Nofollow is important for search engine optimisation as it proves to search engines that they are not selling influence or are involved in schemes deemed as unacceptable SEO practices.
By attaching a nofollow tag, you are essentially telling search engines to ignore this link. Historically, nofollow links did not pass link juice. As such, if a website linked to you, but nofollowed that link, you would not expect to see the rankings of your linked to page to improve.
Does Google still pay attention to nofollow links?
However, in late 2019 Google announced that they do now pay attention to nofollow links, considering them as ‘hints’. Anecdotally, at Go Up we’ve definitely seen a strong correlation between nofollow links and a website’s rankings in the past few years.

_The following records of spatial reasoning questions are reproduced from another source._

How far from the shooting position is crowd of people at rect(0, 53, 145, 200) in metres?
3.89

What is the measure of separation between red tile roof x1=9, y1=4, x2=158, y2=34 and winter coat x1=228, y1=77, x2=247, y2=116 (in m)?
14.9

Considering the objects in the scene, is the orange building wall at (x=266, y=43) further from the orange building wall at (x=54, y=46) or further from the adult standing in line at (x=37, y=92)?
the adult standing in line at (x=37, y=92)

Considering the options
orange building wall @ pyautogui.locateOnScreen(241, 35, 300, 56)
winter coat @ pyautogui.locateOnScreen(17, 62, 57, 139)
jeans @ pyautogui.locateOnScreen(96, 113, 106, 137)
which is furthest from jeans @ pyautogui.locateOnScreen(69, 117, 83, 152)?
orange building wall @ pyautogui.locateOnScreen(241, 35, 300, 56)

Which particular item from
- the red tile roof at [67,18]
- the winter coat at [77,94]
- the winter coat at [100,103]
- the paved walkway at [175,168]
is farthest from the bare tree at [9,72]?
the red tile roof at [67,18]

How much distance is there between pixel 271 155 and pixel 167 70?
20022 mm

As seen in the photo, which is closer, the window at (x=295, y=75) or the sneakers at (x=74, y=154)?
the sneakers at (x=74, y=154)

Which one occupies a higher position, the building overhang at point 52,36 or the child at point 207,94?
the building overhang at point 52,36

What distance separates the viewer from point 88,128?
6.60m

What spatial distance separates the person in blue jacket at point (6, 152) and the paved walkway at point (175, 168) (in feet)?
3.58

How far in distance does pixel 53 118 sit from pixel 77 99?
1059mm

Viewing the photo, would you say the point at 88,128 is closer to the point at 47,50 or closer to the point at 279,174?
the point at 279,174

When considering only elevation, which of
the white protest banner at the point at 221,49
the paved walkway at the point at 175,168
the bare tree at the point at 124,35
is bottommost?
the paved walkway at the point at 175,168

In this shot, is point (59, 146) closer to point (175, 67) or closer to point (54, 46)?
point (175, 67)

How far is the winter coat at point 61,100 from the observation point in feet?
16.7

For example, on a number of occasions we’ve notice that clients as well as ourselves have received a nofollow link from a high authority source, that no other changes were made to the site at the same time, and no other major links were received, and yet the site’s rankings improved markedly. This shows a strong connection between the nofollow link and the website’s improved ranking, leading us to believe that nofollow links are now more valuable than even Google might have you believe with their ‘hints’ announcement.
Nofollow tags were introduced to HTML in 2005 by Google, Yahoo and Microsoft, primarily to help prevent comment spam in blogs. They aimed to make the lives of spammers more difficult, so that when they spammed blogs and forums with unwanted links in the comments section (a standard spam tactic), it would not affect the ranking of a site. Prior to nofollow, preventing robots from following individual links on a page required a great deal of effort.
Matt Cutts, former head of the web spam team at Google, said at the time: “The nofollow tag allows a site to add a link that abstains from being an editorial vote. Using nofollow is a safe way to buy links, because it’s a machine-readable way to specify that a link doesn’t have to be counted as a vote by a search engine.”